Trotz ihres enormen Erfolges wurden Kanäle für Kinder häufig von Kinderschützern und Medienbeobachtern kritisiert – besonders wenn die Minderjährigen selbst der Inhalt sind. Das Deutsche Kinderhilfswerk etwa sieht in diesen Videos ein Risiko für die Persönlichkeitsrechte der auftretenden Kinder. Außerdem bestehe die Gefahr das Minderjährige instrumentalisiert werden. Dabei geht es besonders um die Frage, ob die Produktionen als Kinderarbeit gewertet werden müsse.

Die Darstellerinnen auf R.s Kanälen bekommen laut BuzzFeed News-Informationen ein monatliches Gehalt. Eine ehemalige Darstellerin R.s gab demnach an, durch einen Auftritt auf einem der Top-Kanäle könne ein durchschnittliches Monatsgehalt von 20.000 Dollar erreicht werden.

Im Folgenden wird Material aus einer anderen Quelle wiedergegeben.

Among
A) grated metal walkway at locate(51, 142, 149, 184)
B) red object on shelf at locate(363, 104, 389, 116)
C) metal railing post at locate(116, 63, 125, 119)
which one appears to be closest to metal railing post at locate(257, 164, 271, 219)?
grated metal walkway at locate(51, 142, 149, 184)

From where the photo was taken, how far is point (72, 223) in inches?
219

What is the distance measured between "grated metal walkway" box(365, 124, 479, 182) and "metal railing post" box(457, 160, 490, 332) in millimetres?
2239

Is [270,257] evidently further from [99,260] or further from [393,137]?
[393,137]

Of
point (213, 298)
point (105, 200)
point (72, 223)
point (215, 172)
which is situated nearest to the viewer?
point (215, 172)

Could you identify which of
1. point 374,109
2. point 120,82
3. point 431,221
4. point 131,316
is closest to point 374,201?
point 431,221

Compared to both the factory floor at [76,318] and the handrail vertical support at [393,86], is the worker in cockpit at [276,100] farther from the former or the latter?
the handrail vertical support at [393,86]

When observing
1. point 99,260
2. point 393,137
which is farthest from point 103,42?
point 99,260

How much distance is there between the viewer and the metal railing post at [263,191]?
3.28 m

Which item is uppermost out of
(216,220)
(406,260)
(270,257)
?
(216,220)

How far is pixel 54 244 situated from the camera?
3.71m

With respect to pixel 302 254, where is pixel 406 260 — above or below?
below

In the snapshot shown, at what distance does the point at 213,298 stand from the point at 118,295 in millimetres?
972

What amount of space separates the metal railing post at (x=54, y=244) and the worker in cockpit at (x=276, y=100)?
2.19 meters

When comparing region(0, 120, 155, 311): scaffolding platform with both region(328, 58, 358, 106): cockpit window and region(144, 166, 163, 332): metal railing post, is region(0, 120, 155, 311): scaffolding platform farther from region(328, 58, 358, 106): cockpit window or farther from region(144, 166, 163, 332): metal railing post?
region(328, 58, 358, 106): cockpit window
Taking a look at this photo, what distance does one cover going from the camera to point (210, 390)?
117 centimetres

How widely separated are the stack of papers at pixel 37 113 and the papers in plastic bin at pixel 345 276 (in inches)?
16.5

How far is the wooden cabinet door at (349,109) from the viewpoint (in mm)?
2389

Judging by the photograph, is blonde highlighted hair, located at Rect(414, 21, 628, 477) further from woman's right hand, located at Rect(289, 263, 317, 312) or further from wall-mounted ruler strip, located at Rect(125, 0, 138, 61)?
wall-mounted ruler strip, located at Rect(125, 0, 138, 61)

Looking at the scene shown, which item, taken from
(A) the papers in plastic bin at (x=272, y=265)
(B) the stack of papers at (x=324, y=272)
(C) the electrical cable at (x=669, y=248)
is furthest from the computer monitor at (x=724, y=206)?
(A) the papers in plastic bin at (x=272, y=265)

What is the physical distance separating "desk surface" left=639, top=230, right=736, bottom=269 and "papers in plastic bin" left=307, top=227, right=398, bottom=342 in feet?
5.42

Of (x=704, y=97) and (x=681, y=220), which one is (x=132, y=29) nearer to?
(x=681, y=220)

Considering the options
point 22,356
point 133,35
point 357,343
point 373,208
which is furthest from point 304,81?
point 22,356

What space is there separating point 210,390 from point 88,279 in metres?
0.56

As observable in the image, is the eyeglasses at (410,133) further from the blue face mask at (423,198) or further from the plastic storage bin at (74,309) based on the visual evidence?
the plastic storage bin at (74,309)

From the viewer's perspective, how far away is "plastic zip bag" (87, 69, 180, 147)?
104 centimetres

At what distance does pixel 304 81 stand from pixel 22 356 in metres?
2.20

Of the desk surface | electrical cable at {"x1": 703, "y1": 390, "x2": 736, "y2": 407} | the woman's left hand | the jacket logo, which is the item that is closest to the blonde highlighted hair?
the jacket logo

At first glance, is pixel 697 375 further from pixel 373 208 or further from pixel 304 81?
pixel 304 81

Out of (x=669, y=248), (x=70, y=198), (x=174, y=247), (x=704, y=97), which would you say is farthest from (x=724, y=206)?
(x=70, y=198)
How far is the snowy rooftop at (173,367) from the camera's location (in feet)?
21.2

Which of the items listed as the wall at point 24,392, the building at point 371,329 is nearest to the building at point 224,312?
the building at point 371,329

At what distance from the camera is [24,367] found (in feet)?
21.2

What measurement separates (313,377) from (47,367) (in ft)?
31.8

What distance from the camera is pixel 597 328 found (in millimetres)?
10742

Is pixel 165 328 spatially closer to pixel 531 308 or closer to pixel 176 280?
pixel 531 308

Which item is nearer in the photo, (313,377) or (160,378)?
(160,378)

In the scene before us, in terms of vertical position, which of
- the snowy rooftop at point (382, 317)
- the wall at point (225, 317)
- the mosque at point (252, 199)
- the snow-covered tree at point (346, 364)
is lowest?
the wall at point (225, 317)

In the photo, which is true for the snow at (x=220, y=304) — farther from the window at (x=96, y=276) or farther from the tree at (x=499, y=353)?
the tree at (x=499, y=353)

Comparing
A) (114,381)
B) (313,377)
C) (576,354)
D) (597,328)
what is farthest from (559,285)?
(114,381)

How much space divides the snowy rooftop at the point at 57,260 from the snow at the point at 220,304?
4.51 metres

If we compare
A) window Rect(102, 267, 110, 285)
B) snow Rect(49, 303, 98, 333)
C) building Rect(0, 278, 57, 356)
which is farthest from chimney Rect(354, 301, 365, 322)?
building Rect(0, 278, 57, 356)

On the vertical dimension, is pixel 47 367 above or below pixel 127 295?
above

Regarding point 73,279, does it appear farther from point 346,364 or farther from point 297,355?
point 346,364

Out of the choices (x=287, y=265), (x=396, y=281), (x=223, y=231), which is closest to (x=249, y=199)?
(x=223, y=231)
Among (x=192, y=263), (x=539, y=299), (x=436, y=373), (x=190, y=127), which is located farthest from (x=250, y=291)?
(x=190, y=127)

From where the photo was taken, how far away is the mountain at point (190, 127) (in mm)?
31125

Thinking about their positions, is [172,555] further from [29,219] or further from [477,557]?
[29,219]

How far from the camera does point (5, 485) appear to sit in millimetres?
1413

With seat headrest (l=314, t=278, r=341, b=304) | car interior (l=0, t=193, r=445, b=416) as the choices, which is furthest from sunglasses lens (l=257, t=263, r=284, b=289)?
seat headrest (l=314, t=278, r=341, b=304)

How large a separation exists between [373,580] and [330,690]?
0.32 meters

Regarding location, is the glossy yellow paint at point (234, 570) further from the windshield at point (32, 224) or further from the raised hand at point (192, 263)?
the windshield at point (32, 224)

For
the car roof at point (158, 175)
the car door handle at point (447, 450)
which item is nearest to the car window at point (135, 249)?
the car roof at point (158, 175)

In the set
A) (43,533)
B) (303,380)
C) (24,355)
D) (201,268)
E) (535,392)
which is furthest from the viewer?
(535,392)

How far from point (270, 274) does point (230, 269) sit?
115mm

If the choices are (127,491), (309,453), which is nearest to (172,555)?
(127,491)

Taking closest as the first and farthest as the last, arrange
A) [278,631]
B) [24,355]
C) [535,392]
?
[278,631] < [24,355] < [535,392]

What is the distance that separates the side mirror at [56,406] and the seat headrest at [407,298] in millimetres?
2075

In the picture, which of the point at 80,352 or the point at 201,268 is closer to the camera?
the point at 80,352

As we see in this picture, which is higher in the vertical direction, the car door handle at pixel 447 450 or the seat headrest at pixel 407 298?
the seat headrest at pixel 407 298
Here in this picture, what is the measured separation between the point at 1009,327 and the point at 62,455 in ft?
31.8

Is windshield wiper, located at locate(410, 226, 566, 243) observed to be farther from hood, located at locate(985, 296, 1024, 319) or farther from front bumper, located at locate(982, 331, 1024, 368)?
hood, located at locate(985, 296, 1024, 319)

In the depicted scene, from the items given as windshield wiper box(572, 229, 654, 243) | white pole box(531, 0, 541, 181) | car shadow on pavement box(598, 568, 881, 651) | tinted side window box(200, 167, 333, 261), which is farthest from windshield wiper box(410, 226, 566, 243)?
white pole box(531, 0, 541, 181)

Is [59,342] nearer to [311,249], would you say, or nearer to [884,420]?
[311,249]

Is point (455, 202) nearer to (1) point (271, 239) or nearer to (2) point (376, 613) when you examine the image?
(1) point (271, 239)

Zudem investieren die Mädchen wohl viel Zeit in ihre Auftritte: Jeder der sieben Kanäle wird täglich mit einem neuen Video gefüttert, jeder Tag der Woche gehört einem Mädchen; einige Darstellerinnen treten in mehreren Kanälen auf.

In Deutschland verstößt es gegen das Gesetz zum Jugendarbeitsschutz, wenn Kinder und Jugendliche wie Erwachsene arbeiten. Die erlaubte Arbeitszeit ist stark begrenzt und es müssen strenge Voraussetzungen erfüllt sein. Zum Beispiel dürfen dem Gesetz zufolge Kinder über 13 nur bis zu zwei Stunden täglich arbeiten, wenn das den Besuch der Schule und ihre Gesundheit nicht negativ beeinflusst. Für Filmaufnahmen und Veranstaltungen gibt es Ausnahmen: Dort dürfen Kinder ab sechs Jahren bis zu drei Stunden am Tag arbeiten, aber nur wenn die Aufsichtsbehörde dem zustimmt.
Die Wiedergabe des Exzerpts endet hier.